Chrono des Nations, pochi giorni fa: nella classifica junior, quella vinta dal belga Alec Segaert, spunta un cognome noto, quello di Saligari. Giacomo Saligari è figlio del “Commissario”, ossia Marco Saligari, per oltre 10 anni pro’, con 15 vittorie all’attivo tra cui un Giro della Svizzera e un terzo posto all’Amstel Gold Race. Oggi Marco fa l’opinionista in Rai per le corse ciclistiche e ammette che mai nella vita avrebbe pensato che, un giorno, potrebbe essere suo figlio oggetto delle discussioni davanti al microfono.
Gli inizi di Giacomo sono piuttosto recenti: «Ha cominciato a praticare il ciclismo solo a 14-15 anni, prima si dedicava al nuoto non pensavamo che seguisse le mie orme.
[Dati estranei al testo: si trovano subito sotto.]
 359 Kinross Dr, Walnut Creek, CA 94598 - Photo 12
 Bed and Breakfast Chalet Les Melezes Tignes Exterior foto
Facevamo sì qualche uscita in bici, qualche escursione, ma nulla di più, poi evidentemente è scattato qualcosa. Un giorno ci ha detto che voleva provarci, sul serio. Non nascondo che mia moglie ci è rimasta anche un po’ male…».
Conosceva la tua storia?
Sì, da quello che si trova in rete, video su Youtube in particolare e quando mi vedeva si emozionava. D’altronde è del 2003, io ho smesso nel 1998, per lui sembra preistoria. E’ sempre stato curioso, quando ci trovavamo a cene con gli amici e si parlava delle gare del passato, mi diceva sempre «ma allora hai vinto anche questa, ma addirittura hai vinto il Giro della Svizzera, ma al Giro d’Italia…». Ha scoperto la mia carriera poco alla volta.
Nella sua scelta ciclistica si è affidato a te?
Diciamo che tiene ai miei consigli: la prossima sarà la terza squadra per lui, ha iniziato con la Senaghese, poi Energy Team e dal 2022 andrà al VC Mendrisio, dove il diesse Botta è cugino di un suo compagno di squadra. Ogni volta che doveva parlare con qualche società ha voluto che fossi presente, che sentissi se erano buone proposte, ma poi ha deciso sempre lui.
Che cosa ti aspetti?
Gli ho sempre detto che è un mondo molto difficile, ora ancor più dei miei tempi. Io voglio che questa sia per lui una buona esperienza di vita: non so se sarà mai un professionista, ma comunque vada vorrei che il ciclismo gli lasciasse un buon ricordo. Non è così per tutti.
Rispetto a te che corridore è?
Io ero più veloce, ma lui è più coraggioso. Ha un modo di correre che mi piace molto, generoso, spesso all’attacco e magari per questo perde, ma alla sua età ci sta, serve per imparare. Io sono sempre stato convinto che il primo obiettivo dello sport è far crescere una persona, dargli la giusta educazione, altrimenti sarà un fallimento. Nel ciclismo ci sono centinaia di ragazzi che smettono, che non arrivano ai vertici per uno che ce la fa, perché devi avere tante qualità non solo fisiche, ma anche e soprattutto caratteriali. Il suo è un viaggio appena iniziato.
Come mai era tra i pochi italiani a Les Herbiers?
E’ stato invitato in base ai risultati della stagione, soprattutto dell’ultimo mese. E’ stata per lui un’esperienza grandiosa, vedere tutto il contesto, ha chiuso 30° a 3’41” da Segaert. Dopo quell’esperienza è ancora più convinto di prima: ora ci vuole una vittoria, finora ancora non ci è riuscito.
Com’è il suo rapporto con la scuola?
Ottimo, frequenta il Liceo Scientifico Sportivo. Di questo abbiamo parlato molto: sa bene che per me e sua madre l’idea di privilegiare l’attività ciclistica non è un’opzione. Molti ragazzi lo fanno, lasciano gli studi e poi quando non trovano sbocchi non hanno un piano B. Devo dire che è un ragazzo con la coscienza sulle spalle, è determinato nello studio e questo ci conforta. Certamente far convivere le due cose non è semplice, l’attività ciclistica a quell’età dovrebbe anche essere commisurata agli impegni scolastici e questo non succede nella compilazione dei calendari, comunque finora abbiamo trovato nel suo istituto molta comprensione.
Parlate spesso di ciclismo e del suo futuro?
Diciamo che mi chiede molte cose su com’è l’ambiente, non solo i corridori, ma nel complesso. La vita del ciclista la sta scoprendo piano piano. L’importante è che mantenga questa serenità, comunque vada.